The words warmed me more than the payment. Pride, not pity. Respect earned through work, not charity extended to the demon girl who disrupted a wedding.
I pull another weed from around the comfrey roots, marveling at how the settlement's narrative shifted so neatly. The demon appeared because of dark elf corruption—everyone agrees on that now. Bram and his guards fled like the cowards they were, taking their tainted influence with them. Good riddance to bad blood, as old Henrik puts it.
They don't know I summoned Azrathiel. They see his intervention as divine justice, not infernal contract. The irony tastes bitter some days, sweet others.
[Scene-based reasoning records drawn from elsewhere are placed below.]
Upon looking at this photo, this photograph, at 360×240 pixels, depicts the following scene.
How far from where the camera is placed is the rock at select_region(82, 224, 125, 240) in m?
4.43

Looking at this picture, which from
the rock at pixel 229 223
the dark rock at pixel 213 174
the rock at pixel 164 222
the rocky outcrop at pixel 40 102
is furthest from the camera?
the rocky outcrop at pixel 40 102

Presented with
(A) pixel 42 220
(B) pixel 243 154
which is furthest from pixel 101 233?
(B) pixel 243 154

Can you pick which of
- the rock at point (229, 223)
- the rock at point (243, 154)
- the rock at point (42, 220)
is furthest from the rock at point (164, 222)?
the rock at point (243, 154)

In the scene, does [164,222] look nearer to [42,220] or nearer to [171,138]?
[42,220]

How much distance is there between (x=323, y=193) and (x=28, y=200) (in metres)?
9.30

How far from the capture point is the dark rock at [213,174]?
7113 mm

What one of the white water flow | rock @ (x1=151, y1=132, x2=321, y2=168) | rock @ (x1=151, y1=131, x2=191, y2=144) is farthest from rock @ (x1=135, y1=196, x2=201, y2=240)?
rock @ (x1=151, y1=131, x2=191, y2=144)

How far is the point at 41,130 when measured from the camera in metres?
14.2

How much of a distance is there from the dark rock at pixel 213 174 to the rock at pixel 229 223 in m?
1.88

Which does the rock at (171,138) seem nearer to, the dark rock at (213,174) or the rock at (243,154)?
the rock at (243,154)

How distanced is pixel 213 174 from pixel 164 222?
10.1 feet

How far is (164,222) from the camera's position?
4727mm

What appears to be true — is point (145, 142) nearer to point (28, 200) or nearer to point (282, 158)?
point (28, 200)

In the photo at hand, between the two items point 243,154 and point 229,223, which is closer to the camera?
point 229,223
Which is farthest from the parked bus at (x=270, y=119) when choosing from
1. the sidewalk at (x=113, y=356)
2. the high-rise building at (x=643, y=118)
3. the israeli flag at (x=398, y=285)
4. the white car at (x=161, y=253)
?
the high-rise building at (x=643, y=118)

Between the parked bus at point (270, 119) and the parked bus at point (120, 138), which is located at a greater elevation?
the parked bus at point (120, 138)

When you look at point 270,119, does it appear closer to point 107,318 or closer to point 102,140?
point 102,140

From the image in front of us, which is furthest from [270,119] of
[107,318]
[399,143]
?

The wind picks up, rattling the dried stalks I've left standing for seed collection. Winter approaches with teeth bared—I can smell it in the air, sharp and clean. Soon I'll need to harvest the last of the hardy roots, bundle the final herbs for drying.
My hands work automatically, muscle memory guiding the harvest while my mind drifts. It always drifts to him as twilight approaches. During daylight hours I can maintain focus, lose myself in the rhythm of work and trade. But when shadows lengthen and the house grows quiet, the echo starts.
It's subtle—a warmth that shouldn't exist, a presence that flickers at the edge of perception. Sometimes I catch myself turning toward empty corners, expecting to find gold-flecked eyes watching from the darkness. Sometimes I wake reaching for warmth that isn't there.
The contract thread still pulses between us, faint but unbroken. Ten months remaining until collection. Ten months of this strange half-life, neither fully alone nor truly accompanied.
I straighten, brushing soil from my skirt, and survey the evening's work. Three baskets full of late-season herbs, enough to keep the settlement's minor ailments at bay through the cold months ahead. Honest work. Necessary work.
The kind my father would approve of.
"Practical girl," I murmur to the gathering dusk, using his voice. "Always thinking ahead."
But even as I gather the baskets, even as I plan tomorrow's preparations, the echo pulses stronger. Like a heartbeat that isn't mine, like breath held too long in empty rooms.
Somewhere in shadow and flame, he thinks of me.
And despite everything—despite the choice I made to let him go, despite the life I'm building without him—I think of him too.
That's why I nearly believe it's hallucination when I turn around and see Azrathiel standing in my garden.
The twilight plays tricks—shadows stretching long between the herb rows, making shapes that shouldn't exist. But the way he stands perfectly still among my carefully tended plants, the way starlight catches the ember-veins beneath his skin, the way those gold-flecked eyes find mine with unerring precision?—
This is no trick of tired eyes.
"Ilyra."
My name falls from his lips like a prayer answered, and the basket slips from nerveless fingers. Lavender and chamomile scatter across the pebbled path, purple blooms and white petals mixing with darker earth.
"You're here." The words escape as barely more than breath.
He steps forward slowly, each movement deliberate as if approaching something fragile. His boots crush the spilled herbs, releasing their scent into the cooling air—sweet lavender, bitter chamomile, the green smell of broken stems.